HOLLYWOOD — It is fast paced, exciting and physical, so many consider basketball a young person’s game – unless the game is part of the Native American Sports Association (NASA) tournament, where basketball lovers of all ages compete on the court.
Seven teams from three Tribes competed in the NASA Legends tournament on Jan. 10, and the players were only as old as they felt. The teams were made up of players older than 40, with the average age at 45.
“I’ve been playing basketball for about 35 or 40 years and I love it,” said Charlie Tiger, who at 50 was the oldest Seminole man to compete. “I’ve played against these Tribes, and they have some good players. But we want to win it all. We have some guys that can really run; they still have young legs on them.”
Most of the Legends players grew up playing in the Native American Youth Organization (NAYO) and graduated to NASA when they finished high school. Many of the athletes have competed against each other for years.
“The Legends are the generation that grew up in NAYO and even though they are older, they still want to play basketball,” said Moses Jumper Jr., a founder of both NASA and NAYO. “It’s good to see people I’ve known over the years. It’s also good to see some of these guys can still make their way up and down the court.”
Founded in 1985, NASA began as a way for southeastern Tribes to get together and compete in sports. Annual basketball, baseball and fast-pitch softball tournaments rotate among the member Tribes: Seminoles, Cherokees, Choctaws, Senecas and the Poarch Band of Creeks. The organization strives to promote and ensure a standard of excellence in the performance among Native American players and coaches and strives to enhance good sportsmanship, honesty, integrity, sobriety and good relationships with Native America. Jumper said NASA and NAYO are the strongest Native sports organizations in the U.S.
During the tournament, play on the court was competitive, and the Seminole teams were the ones to beat.
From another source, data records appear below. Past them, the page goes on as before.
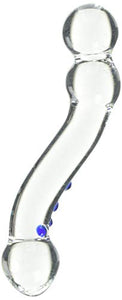 Glas 6In Curved G-Spot Glas Dildo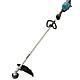 Cordless brush cutter MAKITA UR007GM101, 40V with 1x 4.0 Ah battery and charger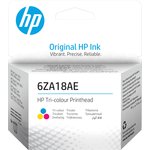 Печатающая головка HP 6ZA18AE, трехцветная (Original)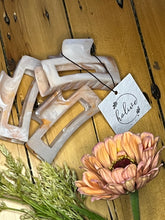 Charger l'image dans la galerie, Pince - Moyenne - Marbrée & Mate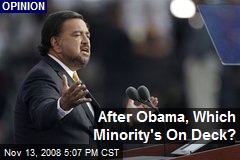 After Obama, Which Minority's On Deck?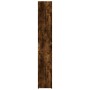 Aparador de madera de ingeniería roble ahumado 30x42,5x185 cm von , Sideboards - Ref: Foro24-3281396, Preis: 130,15 €, Rabatt: %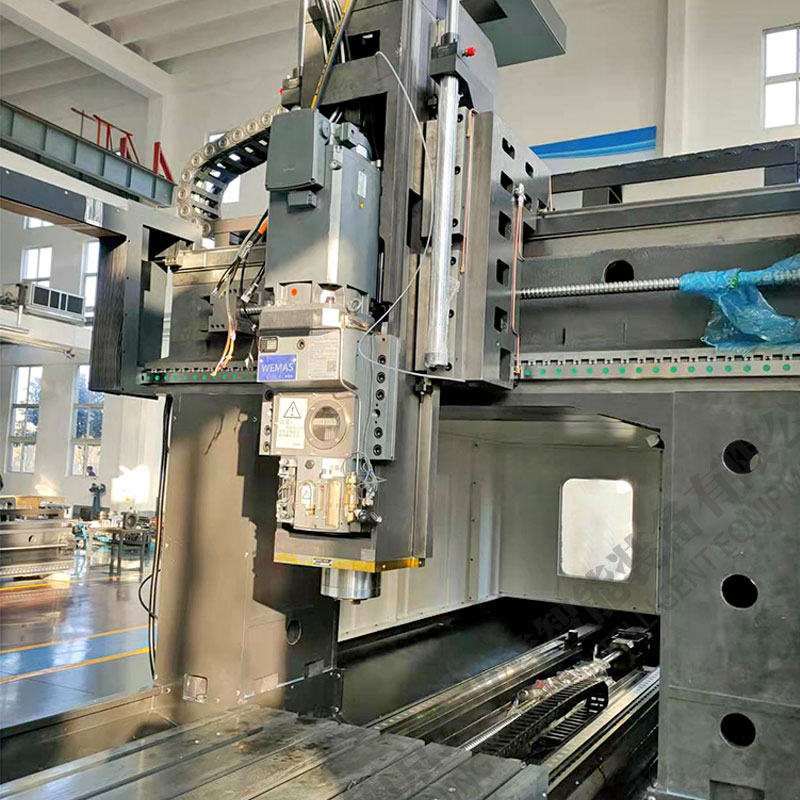 立式龍門加工中心細節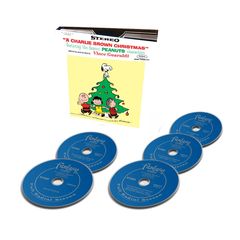 therocknrollchannel a charlie brown christmas 4cd blue ray signed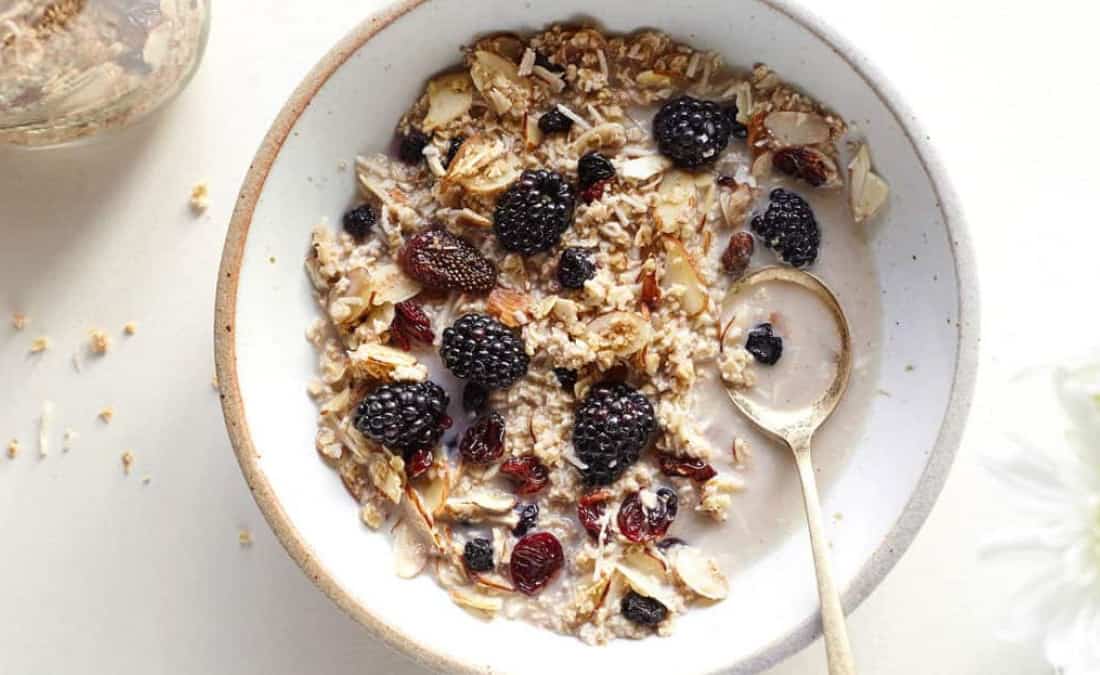 Maple Berry Granola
Teams in the men’s competition included defending champions Ol Skool, a Cherokee team from North Carolina; Native American Printing (NAP), a Choctaw team from Mississippi; and Still Got Game, a Seminole team. Their initial games were played at the David Posnack Jewish Community Center in Davie. The final was played at the Hollywood Gym.
“We’ve got to bring our ‘A’ game,” said Allen McInturff, a member of Still Got Game. “For me, it’s just being able to have time with my friends and cousins from different rezzes.”
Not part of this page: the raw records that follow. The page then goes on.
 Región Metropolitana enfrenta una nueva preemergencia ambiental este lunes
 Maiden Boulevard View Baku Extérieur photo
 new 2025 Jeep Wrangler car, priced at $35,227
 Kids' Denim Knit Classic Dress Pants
“Every rez is represented on this team,” added Gary McInturff. “We’ve been playing these guys for 20 years.”
The tournament was a double elimination. With only three teams in the men’s Legends tournament, a blind draw was conducted to give one team a first-round bye. NAP got the bye. Still Got Game played Ol Skool in the first round and won 43-41. As winner, Still Got Game then played NAP but lost. They again had to play Ol Skool and lost, sending NAP and Ol Skool to the championship game. NAP won 59-51.
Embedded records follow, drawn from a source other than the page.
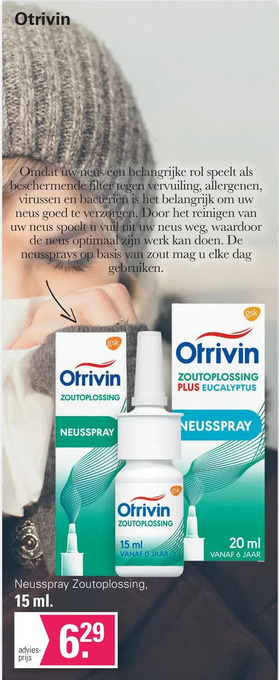 De Online Drogist Otrivin aanbieding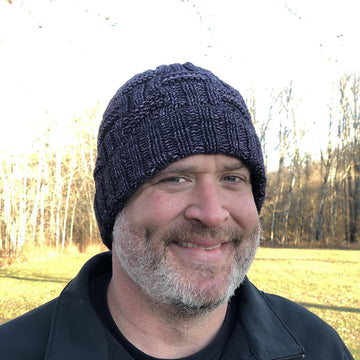 Double Basket Weave Beanie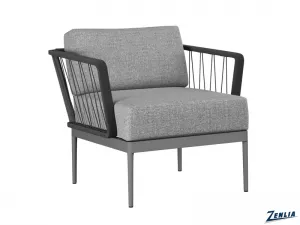 Catin Armchair-Dark Grey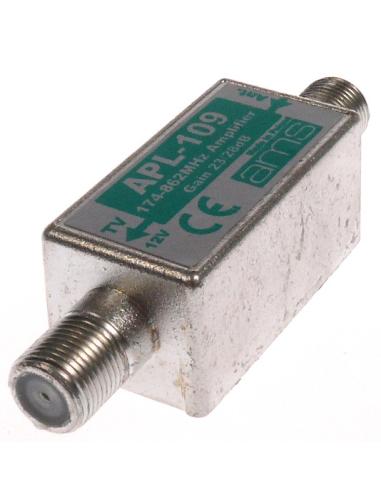 Wzmacniacz ant. APL-109e 27/29dB ekranowany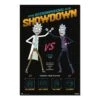 Poster Rick And Morty Interdimensional Showdown -Eric Ventas poster rick and morty interdimensional showdown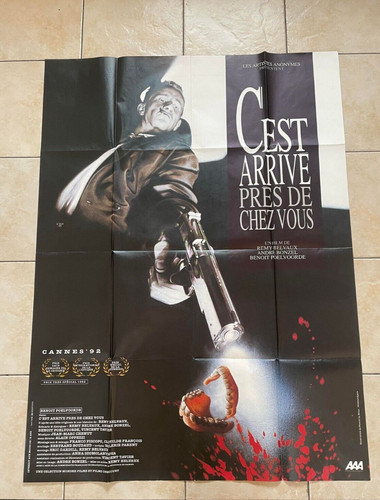 Ancienne affiche cinema est - cinema, c'est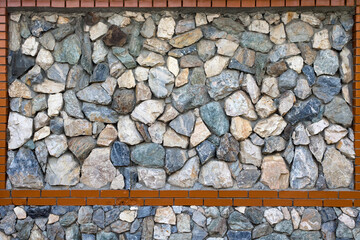Grunge background stone wall texture rock.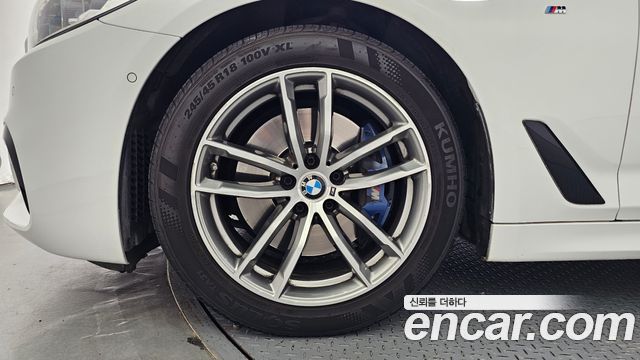 BMW 5-Series из Кореи Encar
The women’s games were equally competitive. Two Seminole teams played in the competition: Southern Smoke and Jus Playin. The other teams were Rez Angels, a Choctaw team from Mississippi, and 4 Corners, a Cherokee team from North Carolina. The women played all their games at the Hollywood Gym.
To get the tournament started, Southern Smoke played Rez Angels and won 33-13. The other Seminole team, Jus Playin, then took to the court and beat 4 Corners 70-39. The final matchup for the championship game was all home-grown. Jus Playin defeated Southern Smoke 69-42.
The tournaments lasted well into the night, but the teams played their hardest. Although the tournament may have been exhausting for the Legends, the chance for victory was well worth the effort.